What needs to be done:
Below are some records; copy each line in them that contains "https".

Task data:
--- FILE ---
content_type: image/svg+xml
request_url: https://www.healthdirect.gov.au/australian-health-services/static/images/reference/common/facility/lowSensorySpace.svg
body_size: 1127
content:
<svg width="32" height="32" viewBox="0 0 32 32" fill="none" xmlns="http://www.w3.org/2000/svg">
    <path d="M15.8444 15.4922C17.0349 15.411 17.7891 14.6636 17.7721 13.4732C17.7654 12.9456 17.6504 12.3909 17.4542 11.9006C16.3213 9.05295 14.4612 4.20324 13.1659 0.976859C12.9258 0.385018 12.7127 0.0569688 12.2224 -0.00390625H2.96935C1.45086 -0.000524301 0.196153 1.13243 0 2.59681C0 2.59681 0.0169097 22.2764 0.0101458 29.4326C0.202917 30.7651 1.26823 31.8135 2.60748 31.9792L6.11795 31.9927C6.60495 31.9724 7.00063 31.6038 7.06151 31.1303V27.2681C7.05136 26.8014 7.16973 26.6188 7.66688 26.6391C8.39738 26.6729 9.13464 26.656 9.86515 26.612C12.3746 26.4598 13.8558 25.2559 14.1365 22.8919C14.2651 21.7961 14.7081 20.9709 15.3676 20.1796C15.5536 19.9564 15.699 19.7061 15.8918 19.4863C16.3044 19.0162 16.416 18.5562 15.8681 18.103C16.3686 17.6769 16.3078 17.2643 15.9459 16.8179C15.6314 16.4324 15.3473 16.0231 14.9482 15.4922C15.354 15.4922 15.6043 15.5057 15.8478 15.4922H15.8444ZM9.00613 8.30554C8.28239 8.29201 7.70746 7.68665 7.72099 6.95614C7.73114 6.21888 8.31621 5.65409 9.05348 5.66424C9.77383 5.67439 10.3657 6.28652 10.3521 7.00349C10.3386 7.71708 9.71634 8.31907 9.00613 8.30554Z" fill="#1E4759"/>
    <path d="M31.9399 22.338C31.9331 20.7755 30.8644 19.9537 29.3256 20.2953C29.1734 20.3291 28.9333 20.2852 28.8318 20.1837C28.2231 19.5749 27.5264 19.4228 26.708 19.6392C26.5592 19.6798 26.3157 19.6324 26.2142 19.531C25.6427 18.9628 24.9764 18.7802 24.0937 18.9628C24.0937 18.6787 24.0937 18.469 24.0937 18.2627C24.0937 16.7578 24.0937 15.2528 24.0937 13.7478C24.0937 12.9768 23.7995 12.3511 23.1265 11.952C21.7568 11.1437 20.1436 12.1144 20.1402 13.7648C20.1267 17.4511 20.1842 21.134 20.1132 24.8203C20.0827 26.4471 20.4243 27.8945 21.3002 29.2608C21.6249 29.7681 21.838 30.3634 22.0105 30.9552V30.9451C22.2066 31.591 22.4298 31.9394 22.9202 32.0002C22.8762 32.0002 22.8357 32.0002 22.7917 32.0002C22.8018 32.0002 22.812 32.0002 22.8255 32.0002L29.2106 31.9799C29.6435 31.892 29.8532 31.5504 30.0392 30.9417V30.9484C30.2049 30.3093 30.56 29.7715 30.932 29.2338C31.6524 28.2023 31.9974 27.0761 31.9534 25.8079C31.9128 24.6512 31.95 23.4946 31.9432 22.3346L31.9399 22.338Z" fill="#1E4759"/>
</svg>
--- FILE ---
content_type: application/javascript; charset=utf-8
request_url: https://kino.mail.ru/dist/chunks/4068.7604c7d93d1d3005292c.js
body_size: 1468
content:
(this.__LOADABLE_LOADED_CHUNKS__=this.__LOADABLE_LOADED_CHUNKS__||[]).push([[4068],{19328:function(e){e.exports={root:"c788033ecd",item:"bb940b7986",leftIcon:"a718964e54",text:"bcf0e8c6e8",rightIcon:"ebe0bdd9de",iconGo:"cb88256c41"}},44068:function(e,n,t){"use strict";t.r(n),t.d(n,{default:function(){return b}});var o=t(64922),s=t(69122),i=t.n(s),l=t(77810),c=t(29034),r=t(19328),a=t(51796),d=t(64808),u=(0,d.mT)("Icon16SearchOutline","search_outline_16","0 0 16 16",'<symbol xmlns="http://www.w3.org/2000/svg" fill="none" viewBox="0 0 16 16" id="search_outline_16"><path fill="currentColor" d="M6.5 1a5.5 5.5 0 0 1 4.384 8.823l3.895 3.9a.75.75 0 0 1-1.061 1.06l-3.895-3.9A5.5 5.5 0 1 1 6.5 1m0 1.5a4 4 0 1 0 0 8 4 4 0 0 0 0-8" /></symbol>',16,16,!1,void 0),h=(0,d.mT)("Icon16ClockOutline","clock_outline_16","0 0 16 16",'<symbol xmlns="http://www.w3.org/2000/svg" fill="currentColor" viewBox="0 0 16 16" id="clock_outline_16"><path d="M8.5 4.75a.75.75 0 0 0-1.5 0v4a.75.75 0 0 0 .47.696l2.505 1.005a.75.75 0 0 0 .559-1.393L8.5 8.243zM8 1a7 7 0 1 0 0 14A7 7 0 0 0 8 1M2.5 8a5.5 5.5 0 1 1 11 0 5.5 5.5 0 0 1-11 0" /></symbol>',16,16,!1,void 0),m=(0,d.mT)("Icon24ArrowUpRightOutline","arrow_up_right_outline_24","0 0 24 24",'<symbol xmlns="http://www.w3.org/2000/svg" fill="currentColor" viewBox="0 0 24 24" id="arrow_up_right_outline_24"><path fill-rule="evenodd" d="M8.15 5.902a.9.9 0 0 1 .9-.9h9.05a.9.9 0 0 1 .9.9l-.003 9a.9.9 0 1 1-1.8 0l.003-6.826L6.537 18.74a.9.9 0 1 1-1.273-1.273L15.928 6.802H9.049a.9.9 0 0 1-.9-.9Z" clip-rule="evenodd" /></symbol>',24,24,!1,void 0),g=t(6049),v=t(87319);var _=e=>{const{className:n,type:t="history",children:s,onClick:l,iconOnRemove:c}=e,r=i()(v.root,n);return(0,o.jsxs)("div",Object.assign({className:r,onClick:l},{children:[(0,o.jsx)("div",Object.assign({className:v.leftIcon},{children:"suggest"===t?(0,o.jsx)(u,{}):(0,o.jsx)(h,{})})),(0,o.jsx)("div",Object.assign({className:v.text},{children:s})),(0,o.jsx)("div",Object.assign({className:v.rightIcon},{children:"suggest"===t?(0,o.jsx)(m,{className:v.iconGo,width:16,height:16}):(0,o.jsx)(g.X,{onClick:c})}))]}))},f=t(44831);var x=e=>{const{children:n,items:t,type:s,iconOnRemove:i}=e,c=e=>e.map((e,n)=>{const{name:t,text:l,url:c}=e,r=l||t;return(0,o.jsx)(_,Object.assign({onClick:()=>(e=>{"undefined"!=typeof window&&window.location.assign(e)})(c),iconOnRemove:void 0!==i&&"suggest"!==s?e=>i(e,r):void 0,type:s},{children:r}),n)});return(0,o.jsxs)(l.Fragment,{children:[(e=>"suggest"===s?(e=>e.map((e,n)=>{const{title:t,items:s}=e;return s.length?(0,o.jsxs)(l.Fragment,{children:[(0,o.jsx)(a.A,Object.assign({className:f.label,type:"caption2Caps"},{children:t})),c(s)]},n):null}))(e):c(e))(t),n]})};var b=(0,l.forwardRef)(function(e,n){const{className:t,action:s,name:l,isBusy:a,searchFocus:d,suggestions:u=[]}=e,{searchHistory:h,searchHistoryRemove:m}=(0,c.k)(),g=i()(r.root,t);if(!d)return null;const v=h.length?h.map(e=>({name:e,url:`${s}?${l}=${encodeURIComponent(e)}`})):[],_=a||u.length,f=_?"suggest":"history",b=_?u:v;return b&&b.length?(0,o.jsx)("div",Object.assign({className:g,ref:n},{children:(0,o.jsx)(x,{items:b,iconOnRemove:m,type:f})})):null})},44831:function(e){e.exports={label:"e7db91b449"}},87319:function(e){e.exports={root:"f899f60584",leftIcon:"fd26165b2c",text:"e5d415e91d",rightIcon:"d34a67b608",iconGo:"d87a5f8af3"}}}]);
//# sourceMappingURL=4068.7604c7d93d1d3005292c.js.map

Solution for this exercise:
request_url: https://www.healthdirect.gov.au/australian-health-services/static/images/reference/common/facility/lowSensorySpace.svg
request_url: https://kino.mail.ru/dist/chunks/4068.7604c7d93d1d3005292c.js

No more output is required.